The Rewrite premiered at the Shanghai International Film Festival on June 15, 2014, and was released in the United States on February 13, 2015. The film received mixed reviews from critics.

==Plot==

Keith Michaels is a divorced and depressed screenwriter whose only successful work was Paradise Misplaced, which won the Academy Award for Best Original Screenplay fifteen years ago. Unemployed and low on funds after a long period of unsuccessful pitching, he reluctantly takes up a job teaching screenwriting at Binghamton University in Upstate New York.

On arrival, Keith angers fellow professor Mary Weldon with derogatory comments about Jane Austen and other misogynistic behavior. He also strikes up an unethical relationship with young undergraduate student Karen Gabney, which ends quickly. Keith also does not believe in the concept of teaching and is scornful of his job, as exemplified by his selecting mostly women students for his class based solely on their appearance and then dismissing the class for a month.

After being publicly challenged by an outraged Karen about his competence, Keith starts to devote more time and effort to coaching his students. He helps them discover their passion and improve their writing. Keith finds great potential in Clem Ronson, a shy and awkward nerd, whose script quickly garners the interest of his agent, Ellen.

Keith also forms a friendship with mature student Holly Carpenter, a single mother of two who is in a steady but unloving relationship. They often disagree on their perspectives on life, where Keith believes that nothing will salvage his failing career or mend his relationship with his estranged son Alex, whereas Holly maintains an optimistic outlook on life and believes that with effort, talents can be developed and problems can be solved. Despite their differences, Keith finds enlightenment in Holly’s advice and makes the first move in contacting Alex.

However, Keith’s problems worsen when his outline for Paradise Misplaced II gets rejected and he faces expulsion from the school after his short-lived relationship with Karen is exposed. In frustration, Keith gets into an argument with Holly, so decides to leave the school. As a last parting gesture, he accompanies Clem to Manhattan to meet with Hollywood film producers.

Halfway through the meeting, Keith has an epiphany about how he has helped his students. So, leaving a newly confident Clem to resume the meeting by himself, he heads back to Binghamton to save his job. Keith manages to do so with a sincere apology to Professor Weldon.

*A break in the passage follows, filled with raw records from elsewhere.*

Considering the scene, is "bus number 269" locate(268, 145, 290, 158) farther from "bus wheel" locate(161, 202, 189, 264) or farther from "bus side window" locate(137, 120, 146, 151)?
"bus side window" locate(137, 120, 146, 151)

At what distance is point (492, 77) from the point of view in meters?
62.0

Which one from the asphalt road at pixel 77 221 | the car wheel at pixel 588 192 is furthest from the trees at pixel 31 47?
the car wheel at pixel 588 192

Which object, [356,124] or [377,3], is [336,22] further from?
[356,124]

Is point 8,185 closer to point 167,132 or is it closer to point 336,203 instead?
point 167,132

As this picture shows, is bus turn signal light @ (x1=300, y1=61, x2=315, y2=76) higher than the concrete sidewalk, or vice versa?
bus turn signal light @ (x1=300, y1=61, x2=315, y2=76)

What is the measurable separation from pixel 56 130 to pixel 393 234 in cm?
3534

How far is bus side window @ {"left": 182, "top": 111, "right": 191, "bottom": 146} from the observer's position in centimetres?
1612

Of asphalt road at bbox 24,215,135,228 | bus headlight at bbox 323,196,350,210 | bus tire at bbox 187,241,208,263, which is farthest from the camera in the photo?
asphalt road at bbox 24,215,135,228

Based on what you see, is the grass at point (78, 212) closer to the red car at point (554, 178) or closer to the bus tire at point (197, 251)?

In a revelation of his renewed priorities, Keith expresses admiration for Holly’s determination in life and they show a mutual interest in each other. He also declines Ellen's invitation to return to Hollywood, as he has decided to stay in Binghamton to teach and write a screenplay based on his experience there. Keith also tells Ellen not to call during class hours.

Keith is welcomed back warmly by his students and apologizes to them for the confusing almost leaving, and then coming back. The film ends with Keith's phone flashing with a voicemail from Alex.

== Production ==

The Rewrite is written and directed by Marc Lawrence, with development becoming at Castle Rock Entertainment. In October 2012, Hugh Grant was cast in the film's starring role, marking the fourth collaboration between Lawrence and Grant: Two Weeks Notice, Music and Lyrics, and Did You Hear About the Morgans?. Grant said, "I love Marc's stuff, and [The Rewrite] made me laugh. [I wasn't interested] in the sort of marketed, Hallmark, 'Valentine's Day' sense — I find that repugnant. Here, the romantic comedy part of it is only a small part; it's about this broken guy who mends himself."

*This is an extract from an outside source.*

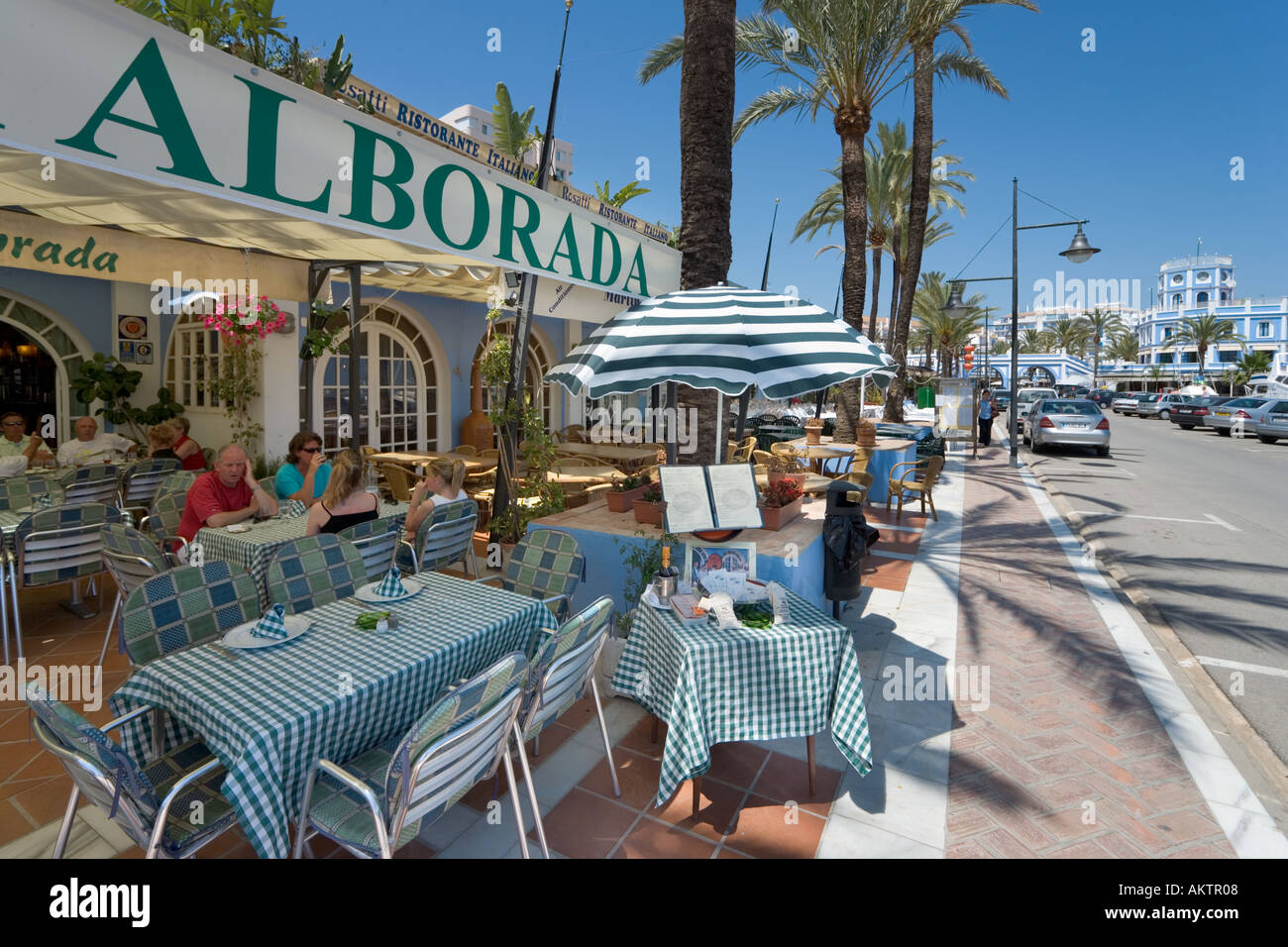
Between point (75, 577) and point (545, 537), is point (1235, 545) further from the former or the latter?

In November 2012, Marisa Tomei entered negotiations to star opposite Grant. In the following March, Bella Heathcote joined the cast. Variety reported, "This film would give Heathcote some lighter material after breaking out in serious projects," referring to In Time and Not Fade Away. Later in the month, Allison Janney, J. K. Simmons, and Chris Elliott joined the cast.

Filming began in New York in April 2013. Several scenes were shot at Binghamton University on August 3, 2013.

==Release==
FilmNation Entertainment handled sales of The Rewrites distribution in territories outside the United States. The film premiered at a gala screening at the Shanghai International Film Festival on June 15, 2014. Distributor Lionsgate scheduled the film to be released in theaters in the United Kingdom on October 8, 2014. The University of Binghamton held screenings of the film on February 7 and 8, 2015.

===Critical response===
On review aggregation website Rotten Tomatoes, the film has an approval rating of 66% based on 62 reviews, with an average rating of 6/10. The site's critical consensus reads, "The Rewrites unremarkable plot is enlivened considerably by its likable cast, adding up to a comedy that coasts capably on the charms of Hugh Grant and his co-stars." On Metacritic, which assigns a weighted average rating, the film has a score 51 out of 100, based on 17 critics, indicating "mixed or average reviews".

The Hollywood Reporters Elizabeth Kerr said The Rewrite was not groundbreaking as a romantic comedy but that "it is a pleasant diversion for fans of the form". Kerr considered the film an improvement from Did You Hear About the Morgans? (2009) and said while it was initially similar to Liberal Arts (2012) with "its aggressive academic and literary tone", it fell back on romantic comedy conventions. She found that Grant "embraces his maturity" as an older version of his typical character but that Tomei's character was "painfully underwritten". Kerr said the supporting characters would have been forgettable if the actors were not so strong.